I'm off to purge my blogroll on my old blog, then this one some time later or tomorrow. There are bloggers who haven't updated for weeks or months and it's time to say "adios". I posted/commented often to try to lure some back, but when folks wanna stay gone, well, what ya gonna do? They gave up and you can't make folks post, right? Time to remove them from the list and make room for those who are posting. Some will always be remembered fondly.

I'm also thinking of saying adios to some other bloggers who are active--even VERY active--and who I kept my on my old blog's linky blogroll,  but who have indirectly, probably even unknowingly, been insensitive or have caused me pain. Sometimes, you gotta do that, too. For mental health.

I wish my challengers and all fat-fighters a strong and happy Sunday. Beat your food demons. Beat your lethargic, couch-potato demons (my issue this new week, to get back to my exercise-girl persona habit). Let's win the war and win back our health!

Saturday, July 30, 2011

Scale, Pounds Lost ticker Updated, Restarting harder than imagined, and Quote for those working on becoming "Everlasting Splendours"

Tanita-san: 187.0

That brings me to 112 pounds lost.

I'm happy about that. If I lose 2 more pounds, I am numerically, officially, finally, not obese anymore. Two more.
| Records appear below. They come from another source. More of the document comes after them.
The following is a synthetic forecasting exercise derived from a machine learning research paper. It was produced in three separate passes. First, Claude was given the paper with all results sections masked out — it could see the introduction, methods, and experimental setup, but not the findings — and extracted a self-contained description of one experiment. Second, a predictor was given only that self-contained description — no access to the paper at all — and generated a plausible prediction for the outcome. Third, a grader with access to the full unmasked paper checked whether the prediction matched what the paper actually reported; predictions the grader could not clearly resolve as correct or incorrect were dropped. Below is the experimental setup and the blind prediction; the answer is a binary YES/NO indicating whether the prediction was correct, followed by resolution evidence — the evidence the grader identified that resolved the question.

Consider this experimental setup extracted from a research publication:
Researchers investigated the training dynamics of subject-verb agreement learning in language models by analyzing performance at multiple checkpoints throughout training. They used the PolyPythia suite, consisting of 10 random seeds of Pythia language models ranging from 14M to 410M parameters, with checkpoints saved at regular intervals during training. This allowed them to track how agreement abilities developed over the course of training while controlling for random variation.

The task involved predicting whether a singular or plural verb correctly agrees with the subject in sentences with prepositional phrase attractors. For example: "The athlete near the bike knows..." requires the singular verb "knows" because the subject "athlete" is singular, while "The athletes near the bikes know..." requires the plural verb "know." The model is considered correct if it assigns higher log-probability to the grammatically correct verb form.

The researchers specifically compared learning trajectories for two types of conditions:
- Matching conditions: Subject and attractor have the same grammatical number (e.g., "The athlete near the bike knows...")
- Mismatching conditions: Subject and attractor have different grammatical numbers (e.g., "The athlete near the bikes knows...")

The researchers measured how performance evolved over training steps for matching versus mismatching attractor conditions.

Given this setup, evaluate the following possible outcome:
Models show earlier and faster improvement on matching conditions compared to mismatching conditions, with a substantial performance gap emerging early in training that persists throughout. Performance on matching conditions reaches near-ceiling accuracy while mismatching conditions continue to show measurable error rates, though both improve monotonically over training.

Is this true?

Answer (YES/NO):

Exercise: I'm out of the habit. Yep. I put off and put off--hubby this, me that, reasons, yadda--walking and didn't. And realized that I'm OUT of the habit. Before, I'd get antsy if I didn't do my walking and Pilates. Now, I'm happy to sit on my butt again.

This is why I don't take "vacations" from healthy eating. I've read the studies (last year, again this year) on how the brain keeps old habit pathways intact, but new ones can be more "active", let's say. And as you keep doing the new stuff, you make the old habits less pressing. However, revert to old ways, and old habits become more pressing.

While I didn't slack on eating well while having our horrible event, I was totally not exercising. Old couch potato  leanings are in force. This is bad. I have to now exert my full will to get myself to move again.

I know, I really do know, that a few weeks of doing my exercise thang and THAT will be my habit again. But now I have to fight to regain that momentum and habituation.

Sucks.

This is why you don't stop.
This is why you don't say "Oh, just while I'm on vacation" or "Just for my birthday weekend". This is why the brain and old habits can be our enemies, while the brain with new habits are our allies.

This is why.

It's hard now. It wasn't hard before.

Old habits don't really die, or if they do, they die hard. DIE, DAMN YOU, DIE!!!!!!!!!!!!!!!!!!

Okay, so, that was the good and the bad.

I have a ton of laundry to do, my food for today to plan, grocery shopping, and EXERCISE. (And I get the "don't wanna" thoughts just typing "exercise", I kid you not.)

If you have inculcated good habits, keep them up. Slack off and you have to do all the heavy lifting of new-habit forming again.

It's not only positive physical habits I am working on. I started reading a Dallas Willard book last night. I bought it a few months back, but I'm only getting onto it now. I wanted a spiritual read and something to encourage me to move forward and not be beset by grief, fears, doubts. Just keep an eye on TRANSFORMATION, which is my word for this year. Change. Transform. Renew.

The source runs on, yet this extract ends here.